Biblical vocabulary: עבד (Servant)

Last updated on March 3, 2022


Servant of the Lord

Our previous article was about the Hebrew verb “abad” which has the general meaning of to work, to process, to perform, to labor, to serve (as a servant or slave). We saw that “abad” also has a special meaning and theological use: to serve, worship, honor (the Lord God).

The aforementioned meanings and special use also occur with the word “ébed” (pronunciation: ‘éved’, Hebrew עבד)[1], which is derived from “abad”. The word “ébed” means: slave, assistant, servant. In addition to these basic meanings, this word “ébed” can also be translated as: official, officer, envoy, subject.

The word “ébed”/servant occurs 800 times in the Hebrew Bible. In addition to the basic meaning (slave/servant), the specific meaning of the word is determined by the context, word combination and purpose of a particular Bible text.

The term “ébed”

This word can be defined as a person who is subject to someone else. That submission is expressed and concretized in various ways: being a slave, assistant, servant, confidant. In many cases, this also involves a certain relationship of master-“ébed”. The meaning and content of the term “ébed”/servant depends on the relationship of trust between the parties involved and/or the position that the “ébed” occupies. When there is only submission, it differs fundamentally from a situation of submission accompanied by a certain relationship between master-“ébed”.

General use of “ébed”

This word may indicate a slave owned by a master (Deuteronomy 15:17). Israel was “ébed”/slave in Egypt (Deuteronomy 5:15; 6:21; 13:5; cf. Exodus 1:13; 5:18; 6:5).[2] In the history that took place between Abraham, Sarah and Abimelech, the word “ébed” occurs in the plural meaning “subject” (Genesis 20:8). A king could also send his “ébed”/slave/servant to let him work elsewhere (1 Kings 9:27; 2 Chronicles 8:18; 9:10).

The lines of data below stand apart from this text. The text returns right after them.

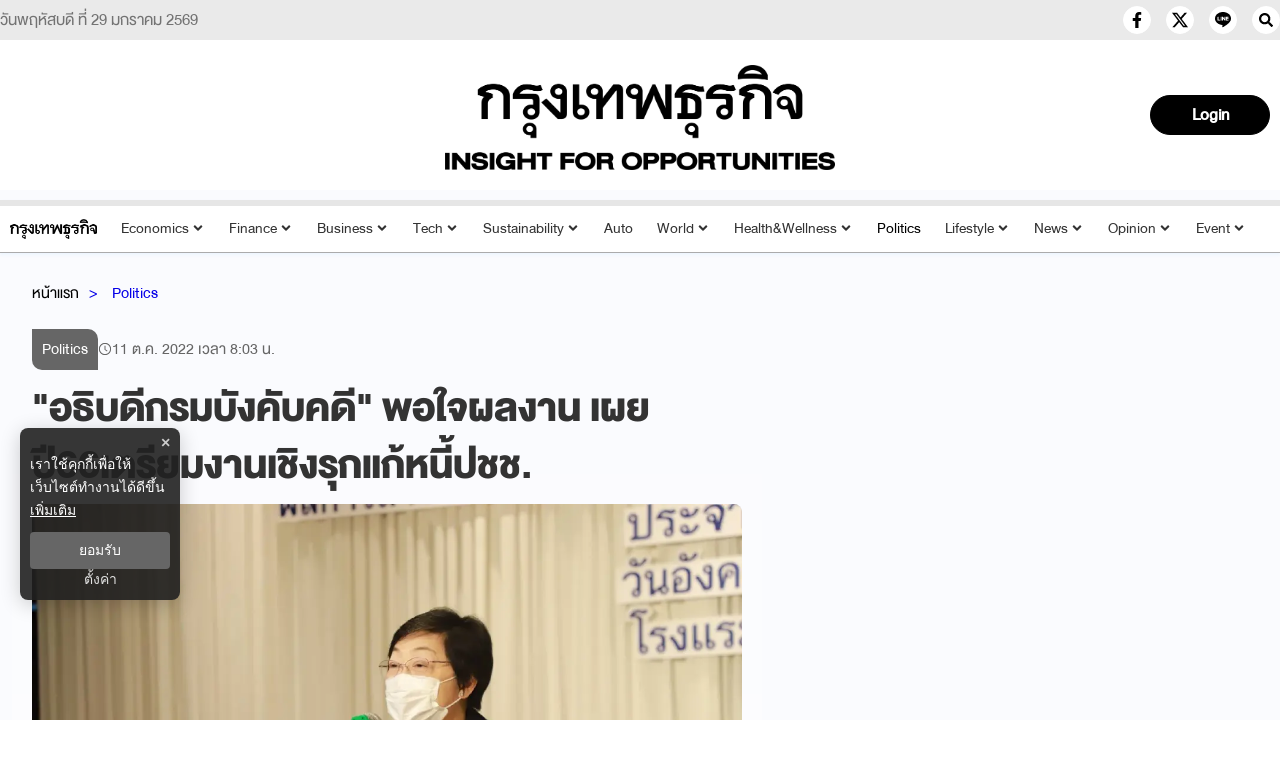

--- FILE ---
content_type: text/html; charset=utf-8,text/plain
request_url: https://data.creden.co/api_detect_company_name
body_size: 311
content:
{"code_color_font_link":"#0d6efd","show_icon":true,"success":true,"data":[{"company_name_original":" à¸žà¸µà¹€à¸­à¹€à¸­à¸ª à¸„à¸­à¸™à¸Šà¸±à¸¥à¹à¸—à¸™à¸—à¹Œ à¹à¸­à¸™à¸”à¹Œ à¸£à¸µà¹€à¸‹à¸´à¸£à¹Œà¸Š ","link":"https:\/\/data.creden.co\/search?q=à¸žà¸µà¹€à¸­à¹€à¸­à¸ªà¸„à¸­à¸™à¸Šà¸±à¸¥à¹à¸—à¸™à¸—à¹Œà¹à¸­à¸™à¸”à¹Œà¸£à¸µà¹€à¸‹à¸´à¸£à¹Œà¸Šà¸ˆà¸³à¸à¸±à¸”&type_search=keyword&kc=a8bd9ebb2cf340b9b153ca324407623d6498fb12bc16d","new_company_name":"à¸šà¸£à¸´à¸©à¸±à¸— à¸žà¸µà¹€à¸­à¹€à¸­à¸ª à¸„à¸­à¸™à¸Šà¸±à¸¥à¹à¸—à¸™à¸—à¹Œ à¹à¸­à¸™à¸”à¹Œ à¸£à¸µà¹€à¸‹à¸´à¸£à¹Œà¸Š à¸ˆà¸³à¸à¸±à¸”"}]}


--- FILE ---
content_type: text/html; charset=utf-8
request_url: https://www.google.com/recaptcha/api2/aframe
body_size: 268
content:
<!DOCTYPE HTML><html><head><meta http-equiv="content-type" content="text/html; charset=UTF-8"></head><body><script nonce="HOtWWTOySdkuu4QzMxTYOA">/** Anti-fraud and anti-abuse applications only. See google.com/recaptcha */ try{var clients={'sodar':'https://pagead2.googlesyndication.com/pagead/sodar?'};window.addEventListener("message",function(a){try{if(a.source===window.parent){var b=JSON.parse(a.data);var c=clients[b['id']];if(c){var d=document.createElement('img');d.src=c+b['params']+'&rc='+(localStorage.getItem("rc::a")?sessionStorage.getItem("rc::b"):"");window.document.body.appendChild(d);sessionStorage.setItem("rc::e",parseInt(sessionStorage.getItem("rc::e")||0)+1);localStorage.setItem("rc::h",'1769711469845');}}}catch(b){}});window.parent.postMessage("_grecaptcha_ready", "*");}catch(b){}</script></body></html>

--- FILE ---
content_type: application/javascript; charset=utf-8
request_url: https://fundingchoicesmessages.google.com/f/AGSKWxULORFl6kua1KBWSNlyPUW_phzKZIgDyt0Ih8EdK6ald1EkvY6wt82MXHEbjgDfiSf3YEDIoQFwTbaS1XcGD4IprpTEl3k0cXyVjKsYqfvdmKROHGrNAgf4pSnHgnS0_Mz3xjWM6vfQk2LOuy2rVfDSmwFEhB1xS7AF9JDRQ5Y0jiMwqaVApS2qt7oR/__160x600./ProductAd./logo/ads_&adzone=/700_100_
body_size: -1282
content:
window['dc1b7139-96f9-4934-89a3-56bdf69d907d'] = true;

An “ébed”/servant of the king could have a special status and be sent as such as his representative or envoy (2 Samuel 10:2; 1 Kings 5:1).[3]

Position and task of “ébed”

Israel as a people was “ébed” of the Lord, He says: “For it is to Me that the people of Israel are servants. They are My servants […] I am the Lord your God” (Leviticus 25:55).

Prophets are also referred to as “ébed”/servant of God. The Lord constantly called His people to return to Him and the Torah through the ministry of “My ‘ébed’/servants the prophets” (2 Kings 17:13). We also read this in Jeremiah 7:25; 26:5; Ezekiel 38:17. They were “ébed” of the Most High, but were not heard, but were rejected.

Unfortunately, that has always been the case, to date… God’s Word and call to repentance is despised by many and not heard. Yet an “ébed” of the Lord should remain loyal to the Master’s message! So did Joshua, the “ébed” of the Lord (Joshua 24:29). He had seen it that way in the life of his (earthly) master Moses, also “ébed” of God (Exodus 14:31).

“Ébed” in Psalm 119

It is striking that in this Psalm the word “ébed” occurs 14 times. This relates to someone who is in a relationship of trust with the Lord, serves Him and expects everything from Him in dependence. Under all circumstances, this “ébed” embraces God’s Word to draw courage, strength and guidance from it. It is instructive to learn this from this “ébed”!

He calls on God (Psalm 119:49) and calls himself God’s “ébed” who wants to keep his Word (Psalm 119:17). Under difficult circumstances he maintains God’s Word (Psalm 119:23). He confesses how God delivered his “ébed” according to his Word (Psalm 119:65).

We too may and can live as “ébed” of the Lord in this relationship with His Word!

The believer as “ébed”/servant of the Lord God

As the “ébed of God” we should serve, honor, worship Him. After all, we belong to Him! Moreover, in that position of submission to Him, we may be in a relationship of trust with Him, our Master, hidden in the shadow of the Almighty (read Psalm 91 and 96).

That exalted position also carries great responsibility. He expects from his “ébed”/servant an attitude of loving devotion to His service and a life to His glory. As “ébed”/servant of God, we are also an envoy of the King of kings … An exalted position in Him, which determines us in our great task as “ébed” of God.
That is a lot for us little people. But He makes us capable!


[1]The initial letter of this verb is the “áyin” which is not displayed in the Hebrew transcription provided here.

[2]In Exodus the verb “Abad”/to serve and conjugated forms occur instead of “ébed”/slave.

[3]In the Hebrew Bible 1 Kings 5:15.